Francis Miville: The great many who subscribe to any press organ (newspaper, magazine, journal, review…) don’t want to get any new information, they rather look for the pleasure of seeing their bias or preconceived ideas confirmed by greater numbers. Whatever you might think the success of any media, consumer count, the only figure that counts when it comes to this sort of thing alone, is proportional to that organ’s success in catering to confirmation bias.
When having a sunbath on a beach I always marveled at the way other sunbathers knew how to unfold their papers above their heads as a kind of near-perfect parasol, to protect themselves against light itself, that is to say against truth itself, against self-questioning among others. In such conditions it is no use to complain about censorship, as the right kind of censorship is the only merchandise most consumers seek.
Yourself who so painstakingly maintain a space of free discussion in certain subjects would feel most pestered if nearly all comments you received were texted in the name of various religions, like bible-thumping Christianity, Saudi-sponsored Islam, and neo-Hindu caste-promoting New Age.
Many complain that people in busses, subway tunnels, and metro trains look like zombies as they are isolated in their bubble forming around their computer phone, but hadn’t all of humanity already been enclosed in the private space formed by their wide-open paper and wide-shut eyes for over a century whenever they managed to get hold of a seat in public transportation?

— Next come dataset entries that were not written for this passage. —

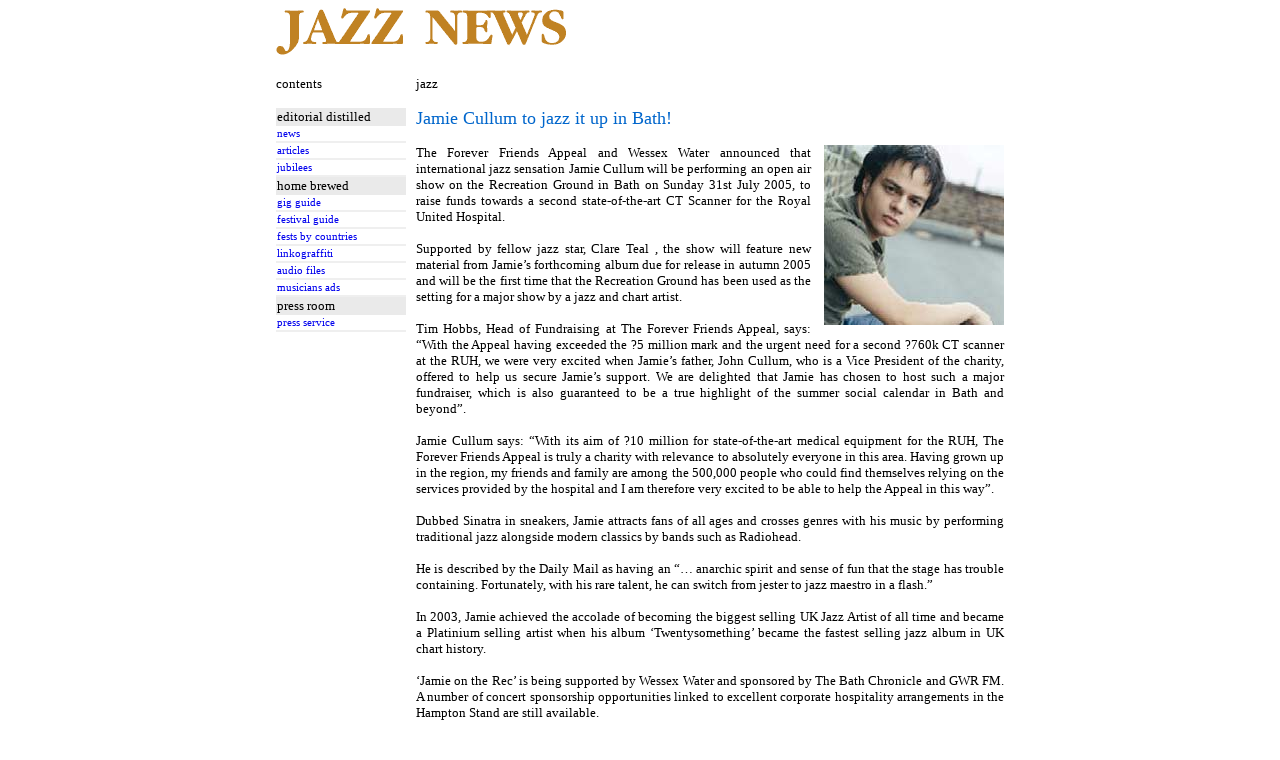

--- FILE ---
content_type: text/html
request_url: https://home.nestor.minsk.by/jazz/news/2005/06/0201.html
body_size: 1959
content:
<html><head>
<meta http-equiv="Content-Type" content="text/html; charset=windows-1252">
<meta http-equiv="Content-Language" content="en-gb">
<meta name="description" content="">
<meta name="keywords" content="">
<title>Jamie Cullum to jazz it up in Bath!</title>
<style><!--
a            { text-decoration: none }
a:hover      { color: #FFFFFF;  background-color:#0066CC; }
td          { font-family: Verdana; font-size: 10pt; vertical-align: text-top;}
td.m { font-size: 8pt; border-bottom: 2px solid #EFEFEF; padding-top: 2; padding-bottom: 2; }
td.h {background-color: #6277B2; color: #FFFFFF; font-weight: bold;}
table.menu { border-collapse: collapse;}
table.menu td a{ display: block; width:100%; height:100%; }
-->
</style>
<base target="_self"></head>
<body topmargin=0 leftmargin=0 marginheight=0 marginwidth=0>
<center>
<table border=0 cellpadding=0 cellspacing=0 width=728>
<tr><td height=60><img border=0 src=../../../logo.gif>
</table>
<table border=0 cellspacing=0 cellpadding=0 width=100%>
<tr><td align="center" bgcolor="003366">
<script type="text/javascript"><!--
google_ad_client = "pub-8530766002078490";
/* 728x90, jazz */
google_ad_slot = "4699017910";
google_ad_width = 728;
google_ad_height = 90;
//-->
</script>
<script type="text/javascript"
src="http://pagead2.googlesyndication.com/pagead/show_ads.js">
</script>
</table>
<table border=0 cellpadding=0 cellspacing=0 width=728>
<col width=140><col>
<tr><td><br>contents<td><br>jazz
<tr><td>&nbsp;<table width=130 class=menu><tr><td bgcolor=#EAEAEA>editorial distilled<tr><td class=m><a href="../../../index.html">news</a><tr><td class=m><a href="../../../articles/index.html">articles</a><tr><td class=m><a href="../../../dates/index.html">jubilees</a><tr><td bgcolor=#EAEAEA>home brewed<tr><td class=m><a href="../../../gigs/index.html">gig guide</a><tr><td class=m><a href="../../../festivals/index.html">festival guide</a><tr><td class=m><a href="../../../festivals/regions/index.html">fests by countries</a><tr><td class=m><a href="../../../links/index.html">linkograffiti</a><tr><td class=m><a href="../../../audio/index.html">audio files</a><tr><td class=m><a href="../../../ads/index.html">musicians ads</a><tr><td bgcolor="#EAEAEA">press room<tr><td class=m><a href="../../../press/index.html">press service</a></table>

<td style="text-align: Justify;"><br>
<font size=4 color=#0066CC>Jamie Cullum to jazz it up in Bath!</font><br><br><img border=0 src =0201.jpg align=right style="padding-left: 10">The Forever Friends Appeal and Wessex Water announced that international jazz sensation Jamie Cullum will be performing an open air show on the Recreation Ground in Bath on Sunday 31st July 2005, to raise funds towards a second state-of-the-art CT Scanner for the Royal United Hospital.<br><br>Supported by fellow jazz star, Clare Teal , the show will feature new material from Jamie’s forthcoming album due for release in autumn 2005 and will be the first time that the Recreation Ground has been used as the setting for a major show by a jazz and chart artist.<br><br>Tim Hobbs, Head of Fundraising at The Forever Friends Appeal, says: “With the Appeal having exceeded the ?5 million mark and the urgent need for a second ?760k CT scanner at the RUH, we were very excited when Jamie’s father, John Cullum, who is a Vice President of the charity, offered to help us secure Jamie’s support. We are delighted that Jamie has chosen to host such a major fundraiser, which is also guaranteed to be a true highlight of the summer social calendar in Bath and beyond”.<br><br>Jamie Cullum says: “With its aim of ?10 million for state-of-the-art medical equipment for the RUH, The Forever Friends Appeal is truly a charity with relevance to absolutely everyone in this area. Having grown up in the region, my friends and family are among the 500,000 people who could find themselves relying on the services provided by the hospital and I am therefore very excited to be able to help the Appeal in this way”.<br><br>Dubbed Sinatra in sneakers, Jamie attracts fans of all ages and crosses genres with his music by performing traditional jazz alongside modern classics by bands such as Radiohead.<br><br>He is described by the Daily Mail as having an “… anarchic spirit and sense of fun that the stage has trouble containing. Fortunately, with his rare talent, he can switch from jester to jazz maestro in a flash.”<br><br>In 2003, Jamie achieved the accolade of becoming the biggest selling UK Jazz Artist of all time and became a Platinium selling artist when his album ‘Twentysomething’ became the fastest selling jazz album in UK chart history.<br><br>‘Jamie on the Rec’ is being supported by Wessex Water and sponsored by The Bath Chronicle and GWR FM. A number of concert sponsorship opportunities linked to excellent corporate hospitality arrangements in the Hampton Stand are still available.<br><br><br><br><a href=../../../../forum/index.pl?topic=n>write your comments about the article</a> :: © 2005 Jazz News :: <a href=http://home.nestor.minsk.by/jazz/index.html>home page</a><br><br>
</table>

<br>
&nbsp;<table border=0 cellspacing=0 cellpadding=0 width=100%>
<tr><td align="center" bgcolor="003366">
<script type="text/javascript"><!--
google_ad_client = "pub-8530766002078490";
/* 728x90, jazz */
google_ad_slot = "4699017910";
google_ad_width = 728;
google_ad_height = 90;
//-->
</script>
<script type="text/javascript"
src="http://pagead2.googlesyndication.com/pagead/show_ads.js">
</script>
</table>
</center>
</body></html>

The NYT has never been anything else than a safe space you deploy around your head so as to protect yourself from the yokels and yahoos that rather bask in the rumors echoed by tabloids. You might find my point of view quite a bit influenced by sociobiology, but the problem is that sociobiology has been common practice in news marketing long before it got theorized about in higher learning institutions.
Press organs are safe spaces protected from undesirable messages and are sold as such. The first big social network, Facebook, very explicitly sold off as a safe space you could control at last so as to allow yourself to be on Internet without having to bother passing unwanted references and thereby suffering the risk of being exposed to unpleasant alternate views before arriving at your desired destination.
Censorship has a great future because protection from unsafe spaces is what is being sold and sought after by both rich and poor.